Rencontré dans le cadre de la sortie de Marécages, le réalisateur Guy Édoin entièrement dédié au cinéma. Pour lui, aucun autre médium n'aurait pu raconter l'histoire de son premier long métrage. « Je ne me serais pas vu la raconter autrement. C'est trop complexe pour un court métrage, ce n'est pas de la télé... Au cinéma, on a le temps du silence, on a le temps de prendre le temps, on a le temps d'installer les choses. C'est une histoire qui a un certain mood, et le cinéma était le plus propice pour ça. »
« Je raconte mes films en images, je fais un cinéma de peu de mots, dans ce sens-là ça ne pourrait pas être autre chose qu'un film. C'est une expérience qui est viscérale, qui est visuelle, où on accorde beaucoup d'importance à comment les scènes sont filmées, au cadre, je travaille par tableaux, j'aime créer des tableaux, créer des ambiances. On a travaillé extrêmement le son sur ce film-là. »
« L'expérience cinématographique me permet vraiment de raconter cette histoire-là. »
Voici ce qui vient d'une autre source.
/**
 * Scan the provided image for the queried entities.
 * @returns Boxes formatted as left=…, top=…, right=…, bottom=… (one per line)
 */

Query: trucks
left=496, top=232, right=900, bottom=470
Cette histoire a-t-elle toujours été celle qui allait devenir ce premier long métrage? « Oui. J'ai développé les trois idées de mes courts à l'université. À la fin on préparait un projet de long métrage, donc l'idée a été couchée sur papier il y a 6 ou 7 ans. Après ça mûri, ça été très dépouillé, épuré, mais la base du scénario est essentiellement la même depuis le début : une famille, un accident, un survenant et une relation mère-fils. »
Les acteurs ont dû s'imprégner du travail de la ferme. « Avant le tournage, au lieu de faire des répétitions de table, je les ai emmenés faire la traie, pelleter de la marde, traire les vaches; tout le monde a eu droit à ce passage obligé là, qui a fait en sorte qu'ils ont développé une acuité pour le travail de ferme. Ils voyaient surtout mes parents agir - parce que la ferme continuait de fonctionner pendant le tournage - mais le fait de les immerger dans ce milieu-là a certainement influencé leur personnage. »
« Le plateau s'est mis à battre au rythme de la ferme; on n'avait pas le choix. On ne pouvait pas décider de traite les vaches l'après-midi, ça ne marche pas. Juste faire les foins : il fallait prévoir cinq jours d'avance, couper le foin, le faire sécher, le faner, le racler, pour que nous on puisse filmer. »
Pourquoi avoir choisi ces acteurs-là? « C'est vraiment des rencontres. Je leur demandais d'aller explorer des zones qui n'étaient pas faciles à aller explorer, mais leur trait commun, c'est qu'ils sont généreux. Pascale se dépouille corps et âme dans ce film-là. »
« Ce sont tous des acteurs qui travaillent différemment aussi : François questionne beaucoup, il challenge, Luc aussi, toute la gang a 10 000 questions, mais après c'est à eux d'habiter le personnage. Je suis pour la meilleure idée, si elle ne vient pas de moi tant pis. Les acteurs arrivent avec leur bagage, et on s'entend aussi que je ne travaille pas avec des débutants. »
Une fois à l'étape du montage, qu'apprend-on sur le film? « Après avoir passé l'été au grand air ça déprime un peu de se retrouver dans cette petite pièce bien straight, pas de fenêtre, mais pour moi - je ne suis pas le premier à dire ça - le montage est vraiment une troisième écriture. À partir de là, il faut oublier, il ne faut pas rester attaché émotionnellement au matériel. Par exemple : on a enlevé une trame narrative, qui va être sur le DVD, où il y avait une épidémie de rage chez les ratons-laveurs. Le film commençait comme ça. J'ai tourné une journée avec deux hélicoptères en plein ciel, ça coûté la peau des fesses... mais on s'en rendu compte, pas que c'était pas beau, pas que c'était pas intéressant, juste que ça nous prenait trop de temps avant d'arriver à la famille. »
Les cinéphiles des régions seront-ils au rendez-vous? « On ne sait jamais. Mais le film, malgré son côté exigeant, reste du storytelling. C'est une histoire qui est racontée, et il y a quand même un rythme soutenu, même s'il est lent. Je serais touché que le film fonctionne bien en région aussi. »
Pascale Bussières, Gabriel Maillé, François Papineau et Luc Picard sont les acteurs principaux du film qui prend l'affiche aujourd'hui.